The Toxic Asset Plan
Written by A Forex View From Afar on Tuesday, March 24, 2009Today, the equity markets around the globe rallied as the Treasury was unveiling its plan, meant to save the financial system.
Overall, the plan looks simple, since its only scope is to provide liquidity in the secondary market. This is because the Treasury treats the current credit crunch as a liquidity problem, and (still) considers the banks’ assets fundamentally sound.
The newly announced plan proposes to use the taxpayer’s money to leverage the investors’ funds, up to 6:1 for a loan, and 1:2 in order to buy the assets. In addition, these loans will be insured by the FDIC, so in essence, investors would support only a very small fraction of the actual cost of the distressed asset.

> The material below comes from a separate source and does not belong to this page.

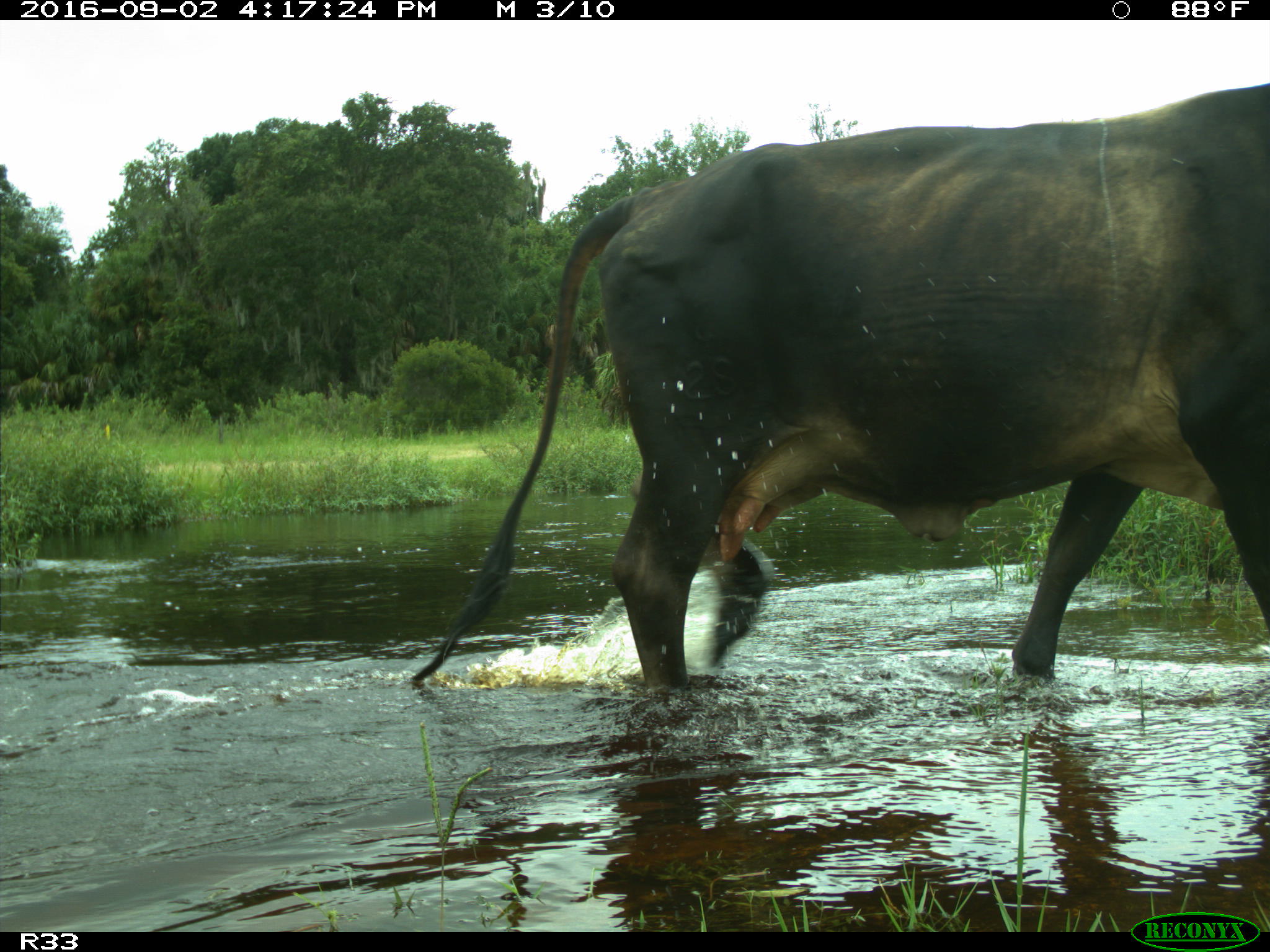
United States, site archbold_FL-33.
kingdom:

However, this still does not guarantee that investors will overpay for these assets, because the private investors will be the ones to suffer the first losses. Therefore, it will be in the investors’ best interest to come up with a low bid for the toxic assets, reducing their risk exposure.

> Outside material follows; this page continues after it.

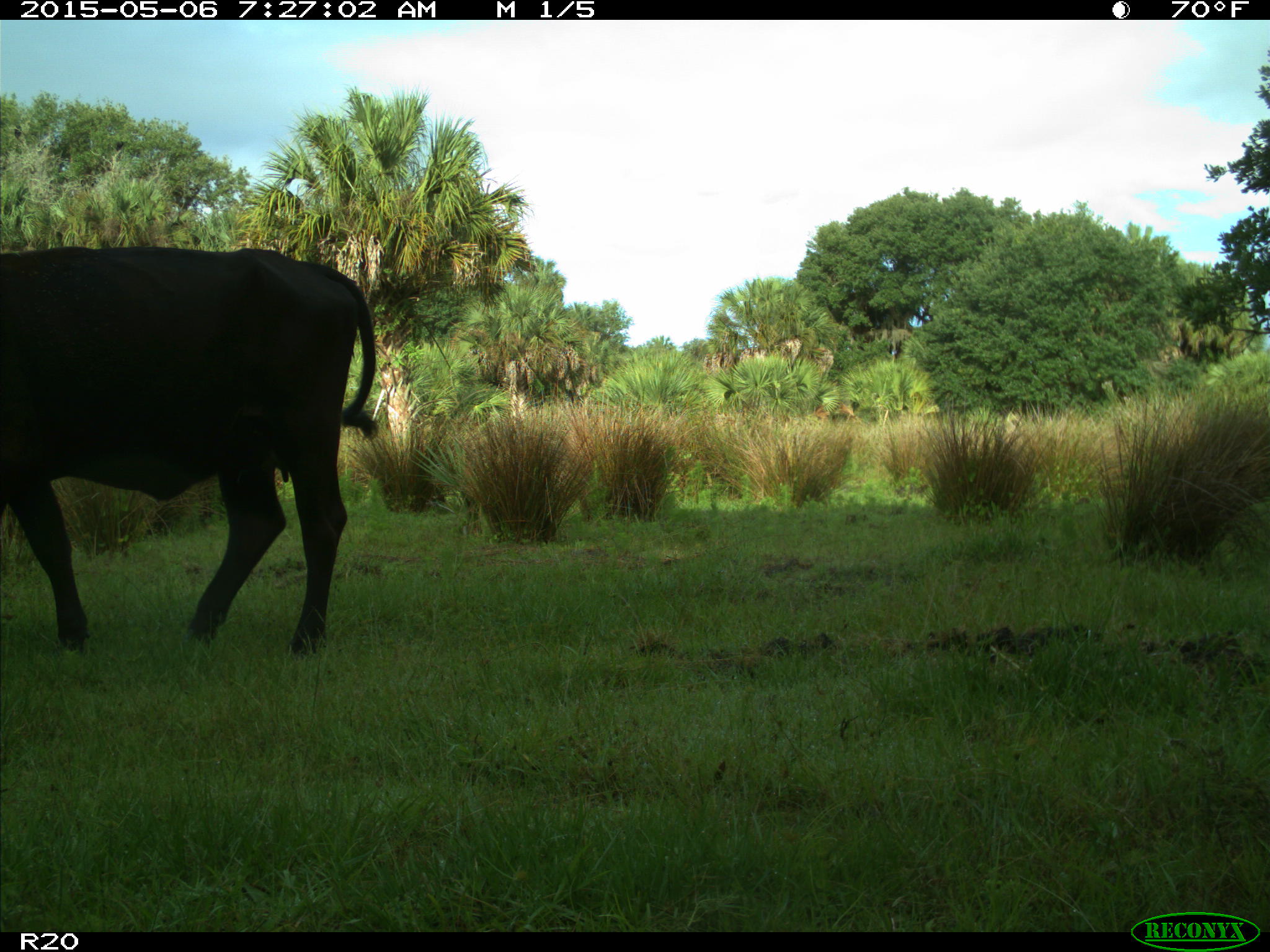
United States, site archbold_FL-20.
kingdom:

In this case, banks will not be tempted to sell their assets. It would seem that, if these assets are really worth something (the Treasury treats them as fundamentally undervalued), why would banks want sell them at huge discounts. Secondly, many of these assets are still overvalued on the bank’s balance sheets. Even if the bank would want to sell them, they would have to write-down their value first, something that might not be too good either for the bank or for the overall system because it will trigger systematic write-downs.
With a bit of luck, maybe the new asset plan will get some traction in the financial markets otherwise today’s rally might turn around very quick. Additionally, as some market commentators have pointed out, it might be among the administration’s last shots at saving the financial markets.